╭─ Given passage

An old saying goes: "The journey of a thousand miles begins with a single step." I am reminded of that whenever I get ready to start writing a new book. A journey of eighty or ninety thousand words (or more) begins with a single word, an initial sentence, the first paragraph, section, and chapter . . . and marches forward like a journey of a thousand miles. Writing a novel takes endurance, persistence, and inner strength.

As you travel the Writing Road, you are likely to run into obstacles. Everybody runs into dead ends, roadblocks, and stretches of bad road. (Watch out for bandits, especially time bandits!) Along the way, you're going to discover that there were lots of preparations you wish you'd made: improved hiking boots, rain gear, more detailed maps or a GPS, etc. But you've never taken this particular journey before, so of course you don't know everything you need to know in order to have a fabulous - and perfect - experience. Some of the time you'll be uncomfortable, perhaps even miserable, because nobody can plan for everything, and no single trip goes exactly the same as any other.

Like many writers, I go through periods where I doubt why I'm writing, and whether I can keep on. I get fatigued. Sometimes I feel appalled because I learn new information about craft and technique and realize that previous writing was not as accomplished as I wish it could have been. As I've talked to other writers, I have come to understand that this happens to nearly everybody.

╰─

Set task 1:
Answer these questions on the passage about writing a novel:
(a) What three qualities does writing a novel take?
(b) Which bandits does the passage say to watch out for especially?
(c) What does the writer learn about that sometimes leaves the writer appalled?

╭─ Data for the task

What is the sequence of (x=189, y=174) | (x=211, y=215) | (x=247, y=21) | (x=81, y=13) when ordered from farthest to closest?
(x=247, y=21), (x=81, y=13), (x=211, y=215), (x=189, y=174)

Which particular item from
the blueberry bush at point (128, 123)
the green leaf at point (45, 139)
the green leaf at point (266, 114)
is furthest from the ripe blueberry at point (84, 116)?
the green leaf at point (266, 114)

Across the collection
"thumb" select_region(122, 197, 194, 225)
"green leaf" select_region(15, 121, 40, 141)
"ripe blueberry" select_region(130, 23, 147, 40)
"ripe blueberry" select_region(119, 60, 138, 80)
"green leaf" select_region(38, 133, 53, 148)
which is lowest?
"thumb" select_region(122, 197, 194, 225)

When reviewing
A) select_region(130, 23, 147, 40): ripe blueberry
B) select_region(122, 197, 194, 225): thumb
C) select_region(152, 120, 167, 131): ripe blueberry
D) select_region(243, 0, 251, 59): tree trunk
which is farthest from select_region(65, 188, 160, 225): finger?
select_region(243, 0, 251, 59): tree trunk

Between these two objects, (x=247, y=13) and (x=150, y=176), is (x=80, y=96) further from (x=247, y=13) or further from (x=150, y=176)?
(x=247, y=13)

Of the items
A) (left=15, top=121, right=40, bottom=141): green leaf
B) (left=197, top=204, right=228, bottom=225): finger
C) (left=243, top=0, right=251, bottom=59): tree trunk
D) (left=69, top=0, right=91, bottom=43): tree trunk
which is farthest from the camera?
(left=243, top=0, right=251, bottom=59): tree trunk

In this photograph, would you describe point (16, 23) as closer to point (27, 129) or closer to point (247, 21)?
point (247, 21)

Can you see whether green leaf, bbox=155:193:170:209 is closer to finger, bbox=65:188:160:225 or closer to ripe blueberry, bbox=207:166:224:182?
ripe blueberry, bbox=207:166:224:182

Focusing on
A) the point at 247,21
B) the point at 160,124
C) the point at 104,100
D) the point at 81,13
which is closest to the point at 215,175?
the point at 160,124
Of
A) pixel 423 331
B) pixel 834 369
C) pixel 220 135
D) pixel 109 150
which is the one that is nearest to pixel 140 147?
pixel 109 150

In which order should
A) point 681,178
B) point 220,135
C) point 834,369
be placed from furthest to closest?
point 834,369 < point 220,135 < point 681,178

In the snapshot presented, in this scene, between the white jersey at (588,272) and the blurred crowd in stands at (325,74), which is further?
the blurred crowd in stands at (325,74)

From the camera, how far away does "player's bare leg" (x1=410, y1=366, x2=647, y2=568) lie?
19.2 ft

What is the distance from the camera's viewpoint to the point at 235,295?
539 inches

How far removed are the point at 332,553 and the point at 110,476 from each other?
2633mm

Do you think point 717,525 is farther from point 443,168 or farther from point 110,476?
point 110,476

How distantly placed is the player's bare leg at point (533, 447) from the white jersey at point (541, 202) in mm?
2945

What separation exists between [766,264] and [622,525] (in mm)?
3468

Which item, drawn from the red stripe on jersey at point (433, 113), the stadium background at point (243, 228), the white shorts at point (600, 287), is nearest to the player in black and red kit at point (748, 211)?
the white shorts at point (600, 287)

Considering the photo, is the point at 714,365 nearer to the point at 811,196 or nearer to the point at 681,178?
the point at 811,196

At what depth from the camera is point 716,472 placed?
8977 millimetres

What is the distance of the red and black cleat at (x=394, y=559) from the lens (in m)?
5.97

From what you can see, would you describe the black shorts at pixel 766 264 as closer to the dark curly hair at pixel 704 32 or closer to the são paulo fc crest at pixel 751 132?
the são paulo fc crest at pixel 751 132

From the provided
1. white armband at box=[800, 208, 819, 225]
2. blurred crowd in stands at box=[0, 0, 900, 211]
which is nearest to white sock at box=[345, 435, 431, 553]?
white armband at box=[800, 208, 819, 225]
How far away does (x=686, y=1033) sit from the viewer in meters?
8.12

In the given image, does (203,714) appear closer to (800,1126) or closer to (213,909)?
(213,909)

╰─

Set task 2: Please find every row above that holds the string "placed" and copy each of those rows in full. Case counts.

Expected output 1:
(a) Endurance, persistence, and inner strength.
(b) Time bandits.
(c) New information about craft and technique.

Expected output 2:
be placed from furthest to closest?
How distantly placed is the player's bare leg at point (533, 447) from the white jersey at point (541, 202) in mm?
At what depth from the camera is point 716,472 placed?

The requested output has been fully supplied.